--- START Data shown ---

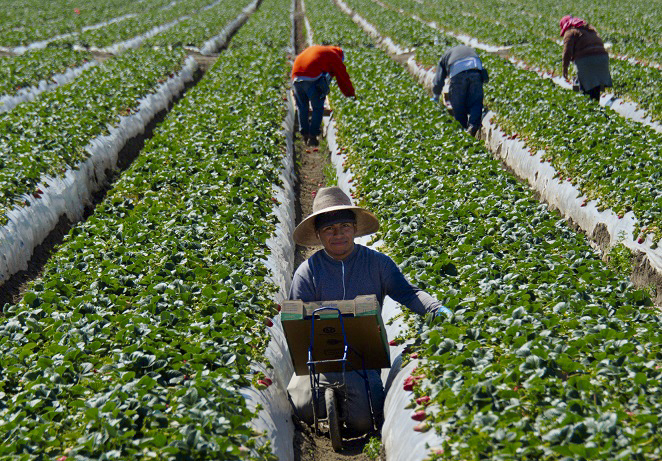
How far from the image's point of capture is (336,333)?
495 centimetres

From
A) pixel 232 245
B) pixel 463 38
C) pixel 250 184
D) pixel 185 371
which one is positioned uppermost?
pixel 463 38

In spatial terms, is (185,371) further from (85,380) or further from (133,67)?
(133,67)

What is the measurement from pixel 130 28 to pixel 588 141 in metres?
23.6

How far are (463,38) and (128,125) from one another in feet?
53.5

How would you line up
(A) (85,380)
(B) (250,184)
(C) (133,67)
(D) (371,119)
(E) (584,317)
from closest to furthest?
(A) (85,380)
(E) (584,317)
(B) (250,184)
(D) (371,119)
(C) (133,67)

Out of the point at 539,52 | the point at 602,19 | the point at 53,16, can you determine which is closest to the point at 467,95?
the point at 539,52

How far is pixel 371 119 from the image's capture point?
39.6 feet

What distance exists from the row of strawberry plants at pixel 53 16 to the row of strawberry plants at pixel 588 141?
1861 centimetres

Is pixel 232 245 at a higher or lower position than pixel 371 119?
lower

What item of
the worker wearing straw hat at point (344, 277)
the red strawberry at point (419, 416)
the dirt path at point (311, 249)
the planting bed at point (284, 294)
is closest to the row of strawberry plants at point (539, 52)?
the planting bed at point (284, 294)

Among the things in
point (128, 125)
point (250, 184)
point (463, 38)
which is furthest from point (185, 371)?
point (463, 38)

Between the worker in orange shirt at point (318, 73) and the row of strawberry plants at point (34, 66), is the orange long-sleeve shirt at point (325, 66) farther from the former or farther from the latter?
the row of strawberry plants at point (34, 66)

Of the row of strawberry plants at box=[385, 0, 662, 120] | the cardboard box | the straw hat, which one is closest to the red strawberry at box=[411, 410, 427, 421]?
the cardboard box

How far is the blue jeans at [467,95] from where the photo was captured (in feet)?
39.8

--- END Data shown ---

All of the data above should be transcribed verbatim, with pictures omitted.

» **Complete response**:
How far from the image's point of capture is (336,333)?
495 centimetres

From
A) pixel 232 245
B) pixel 463 38
C) pixel 250 184
D) pixel 185 371
which one is positioned uppermost?
pixel 463 38

In spatial terms, is (185,371) further from (85,380) or further from (133,67)?
(133,67)

What is the measurement from pixel 130 28 to pixel 588 141 in metres?
23.6

How far are (463,38) and (128,125) from one another in feet?
53.5

How would you line up
(A) (85,380)
(B) (250,184)
(C) (133,67)
(D) (371,119)
(E) (584,317)
from closest to furthest?
(A) (85,380)
(E) (584,317)
(B) (250,184)
(D) (371,119)
(C) (133,67)

Out of the point at 539,52 | the point at 602,19 | the point at 53,16, can you determine which is closest to the point at 467,95?
the point at 539,52

How far is pixel 371 119 from the image's capture point?
39.6 feet

What distance exists from the row of strawberry plants at pixel 53 16 to the row of strawberry plants at pixel 588 141?
1861 centimetres

Is pixel 232 245 at a higher or lower position than pixel 371 119?
lower

What item of
the worker wearing straw hat at point (344, 277)
the red strawberry at point (419, 416)
the dirt path at point (311, 249)
the planting bed at point (284, 294)
is closest to the row of strawberry plants at point (539, 52)?
the planting bed at point (284, 294)

Among the things in
point (128, 125)
point (250, 184)
point (463, 38)
which is furthest from point (185, 371)?
point (463, 38)

Between the worker in orange shirt at point (318, 73) and the row of strawberry plants at point (34, 66), is the orange long-sleeve shirt at point (325, 66) farther from the former or farther from the latter?
the row of strawberry plants at point (34, 66)

Of the row of strawberry plants at box=[385, 0, 662, 120] | the cardboard box | the straw hat, which one is closest to the red strawberry at box=[411, 410, 427, 421]?
the cardboard box

How far is the blue jeans at [467,95] from where the photo was captured (in feet)?
39.8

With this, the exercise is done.